Addressing Unmet Needs in Corneal Edema Treatment
Corneal endothelial dysfunction affects millions worldwide. When corneal endothelial cells die or degrade, they do not regenerate in vivo, leading to corneal edema and vision loss. Current treatment options, such as corneal transplants, are complex, invasive, and limited by donor tissue availability. It is estimated that there is only one healthy donor cornea for every 70 diseased eyes, highlighting a significant unmet need for minimally invasive, effective therapies that are not restricted by donor supply.
Dr. Zaina Al-Mohtaseb, a cataract, refractive, & cornea surgeon with Whitsett Vision Group, noted that current treatments like Descemet membrane endothelial keratoplasty (DMEK) involve challenging post-operative care and carry risks such as the need for additional procedures. AURN001 significantly reduces patient burden, requiring minimal post-operative positioning and offering a simpler recovery.

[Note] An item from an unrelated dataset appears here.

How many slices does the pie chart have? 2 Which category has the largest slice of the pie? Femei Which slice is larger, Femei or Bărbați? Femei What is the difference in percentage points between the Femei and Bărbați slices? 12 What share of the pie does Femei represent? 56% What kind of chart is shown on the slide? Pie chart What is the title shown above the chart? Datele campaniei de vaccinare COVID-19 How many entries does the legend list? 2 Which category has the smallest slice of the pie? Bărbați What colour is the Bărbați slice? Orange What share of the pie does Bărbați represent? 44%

Safety and Future Directions
All treatment arms demonstrated favorable safety profiles, with no dose-dependent trends in adverse events (AEs). No ocular serious adverse events (SAEs) were reported. The most frequently reported ocular treatment-emergent adverse events (TEAEs) were ocular hypertension (9.3%), conjunctival hemorrhage (5.2%), and eye pain (4.1%).
"Based on these findings, combined with the generally favorable safety profile in the CLARA trial, we look forward to advancing the high dose of AURN001 into our proposed Phase 3 pivotal trials," said Michael Goldstein, MD, MBA, president and chief medical officer of Aurion Biotech.
Aurion Biotech is also preparing to commercially launch its cell therapy in Japan under the trade name Vyznova in September 2024. The FDA has granted AURN001 both Breakthrough Therapy and Regenerative Medicine Advanced Therapy (RMAT) designations.